La page d’histoire de Jean Sévillia
Diplômé de sciences politiques et de langues orientales, Louis de Robien, en 1914, est reçu troisième sur dix au concours des Affaires étrangères. Au début de l’été, cet homme de 26 ans se marie et rejoint Saint-Pétersbourg où il a été nommé attaché d’ambassade. L’ambassadeur, Maurice Paléologue, lui a demandé d’être sur place avant l’arrivée du président de la République, Raymond Poincaré, attendu en Russie le 20 juillet. Cette visite, on le sait, constituera une séquence de la crise internationale qui conduira à la guerre. Louis de Robien sera spectateur d’événements historiques dont il ne soupçonne pas encore l’ampleur.
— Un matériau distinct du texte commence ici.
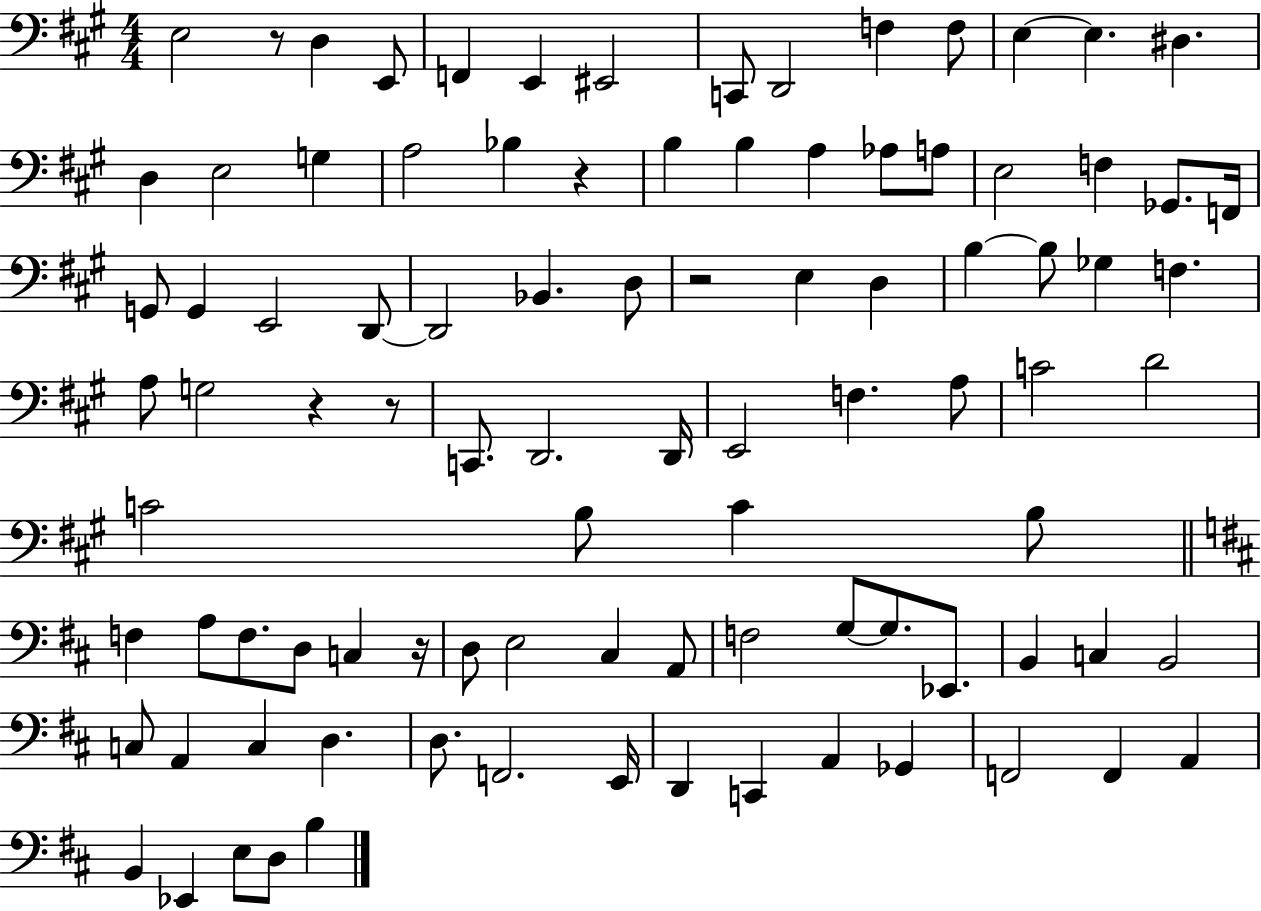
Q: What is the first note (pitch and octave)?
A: E3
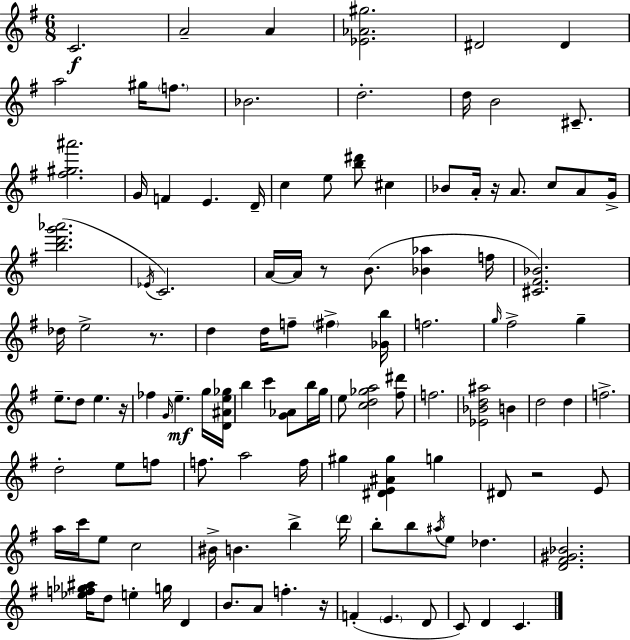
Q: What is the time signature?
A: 6/8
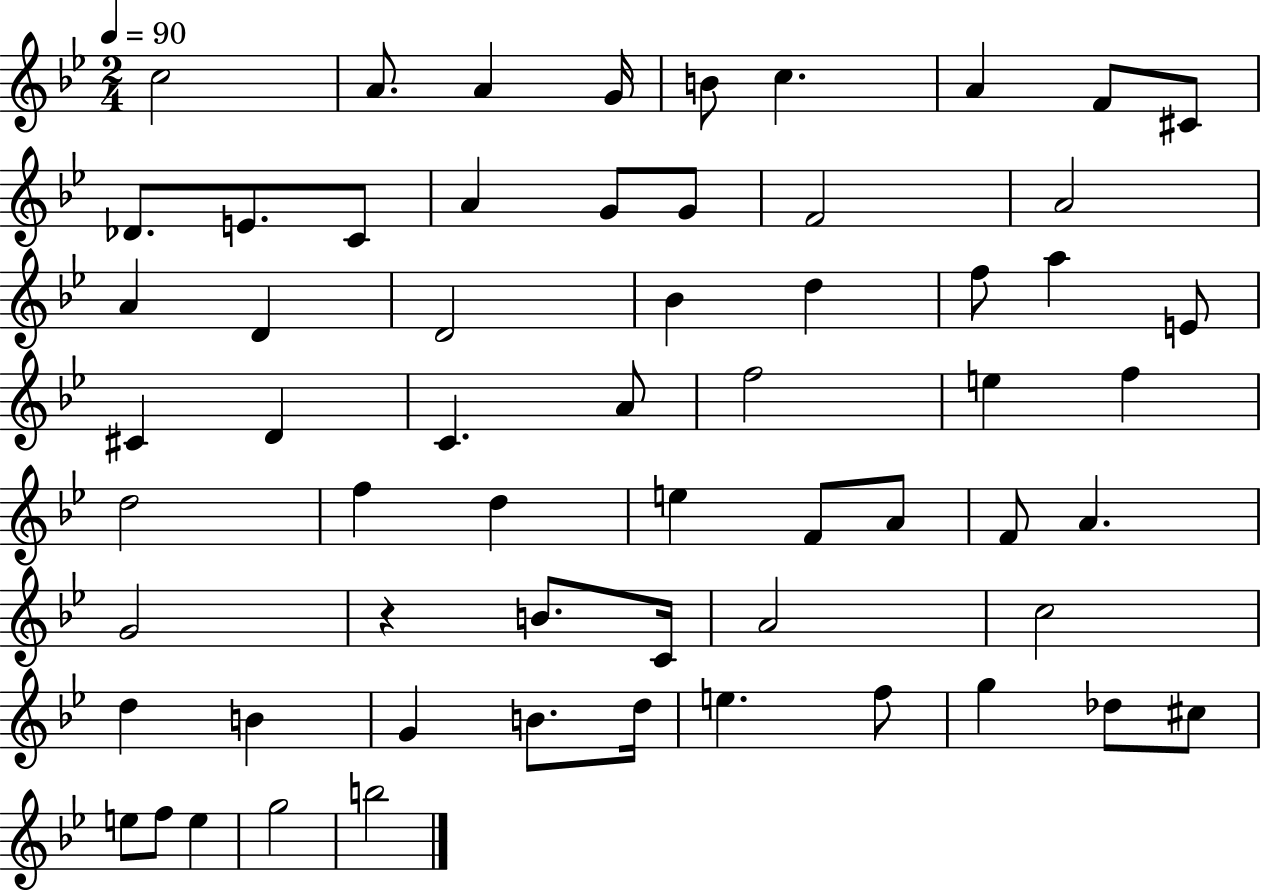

Car de 1917 à 1918, il vivra les deux révolutions russes : celle de février-mars 1917 entraînant la chute des Romanov et la naissance d’une éphémère démocratie bourgeoise dirigée par Kerenski ; celle d’octobrenovembre 1917 donnant le pouvoir aux bolcheviks de Lénine, prélude à la liquidation de la vieille Russie et à la guerre civile qui éclatera en 1918. Le journal tenu alors par le jeune Louis de Robien, publié en 1967, dix ans après sa mort, est réédité avec une préface de JeanChristophe Buisson (1). Dans ce prodigieux document qui semble avoir été écrit par un reporter, le désarroi des anciennes élites devant l’effondrement de leur monde, l’anarchie et la violence révolutionnaire éclatent dans toute leur crudité. Après l’assassinat de la famille impériale, le diariste note ceci le 20 juillet 1918 : « Je crains que nous n’entrions dans la période de la Terreur. » Il ne croyait pas si bien dire.
Beaucoup d’aristocrates et de bourgeois russes s’exileront pour sauver leur peau. On sait peu, en revanche, que beaucoup sont restés, contraints et forcés, mais ont tenté de maintenir quelque chose de leur condition d’autrefois dans la société soviétique : une mémoire, un langage, des codes familiaux et sociaux qui perpétuaient imperceptiblement leur culture. Mais ces gens, par ailleurs, n’exerçaient plus que de petits métiers et habitaient des appartements communautaires… Une historienne russe raconte avec subtilité ces parcours qui sont autant de petits drames humains (2).
(1) Journal d’un diplomate en Russie, 1917-1918, de Louis de Robien, préface de Jean-Christophe Buisson, La Librairie Vuibert, 362 p., 22,50 €. (2) Les Gens d’autrefois. La noblesse russe dans la société soviétique, de Sofia Tchouikina, préface de Nicolas Werth, Belin, 328 p., 23,50 €.